There is synchronicity. Llamafile 0.6 was released a couple of weeks ago, and one of the new features it offers is the ability to load layers on multiple GPUs. I assume that there is a performance penalty if the GPUs don’t already have a feature like Nvidia’s NVLINK communications booster. But the fact that a large LLM could be loaded that way had me ready to try. I had been doing the new build on the first AMD motherboard I got for this project, but I shifted the NVME SSD to the newer motherboard, dropped a second Nvidia Tesla P40 into the system, and booted up. The differences in hardware did make that first boot a bit longer than usual, but once the system was up, I was able to run llamafile with the Mixtral model, and it all fit in GPU VRAM split across the two Tesla P40s. I’ve done many prompts since then, and the average tokens/s performance is right around 20, where CPU-only varied between 2 and 6.

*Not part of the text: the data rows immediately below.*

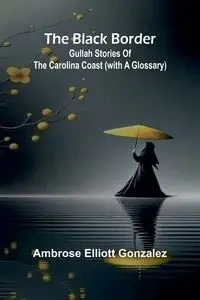 The Black Border - Ambrose Elliott Gonzalez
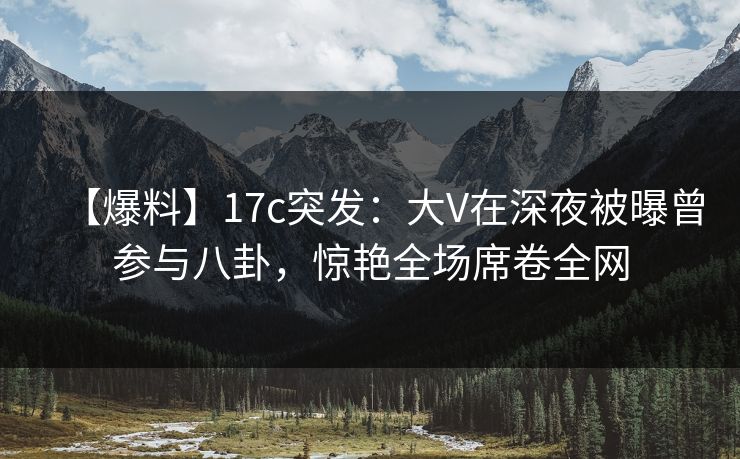 【爆料】17c突发:大V在深夜被曝曾参与八卦,惊艳全场席卷全网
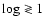 $\log \gtrless1$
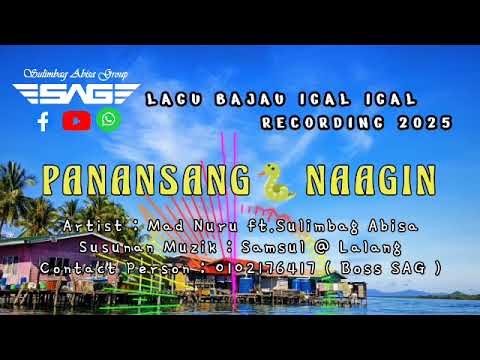 PANANSANG🐍NAAGIN | MAD NURU FT.SULIMBAG ABISA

With Mixtral running with llamafile in server mode, I can use the web-app llama.cpp interface from any machine on my network. (And with Zerotier, my network isn’t limited to just when I’m at home, at least as long as my link is up.) I can also send completion requests via the API. It’s taken months, but I can finally add a couple more items to the capabilities list:
– Self-hosted LLM inference at ~20 t/s (llamafile w Mixtral)
– Vector embedding (Python w sentence-transformers)

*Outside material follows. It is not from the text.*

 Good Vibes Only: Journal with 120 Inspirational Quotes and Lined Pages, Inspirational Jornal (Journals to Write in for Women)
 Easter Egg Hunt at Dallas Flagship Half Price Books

Those two things expand the potential utility of the system greatly. Given the Mixtral multi-lingual capability, I am gearing up to do some automated translations of websites I manage as a first pass. I am also trying to scope a project for semantic search of both websites and other materials I have on hand.
Two P40s gives a total of 48GB of VRAM. Getting Mixtral loaded takes about 39GB of that. Llamafile has a handy ‘-ts’ (tensor split) parameter, where one can provide a list of integers to determine the proportion of layers to be put on each GPU in sequence. Given that Stable Diffusion doesn’t split model loading itself, I set ‘-ts’ to put more layers of Mixtral on the second GPU, and that left enough VRAM for Stable Diffusion to load a model. I will likely have to stop the Mixtral server when I want to run additional image-related processing, like image resizing or ‘deoldify’ (which colorizes black-and-white images automatically). Or re-think the homelab system again to get more VRAM.
There are more capable GPUs available. But I am coming to the conclusion that getting used Nvidia Tesla P40s is a pretty good way to get an excellent set of usable capabilities without a huge up-front outlay of cash.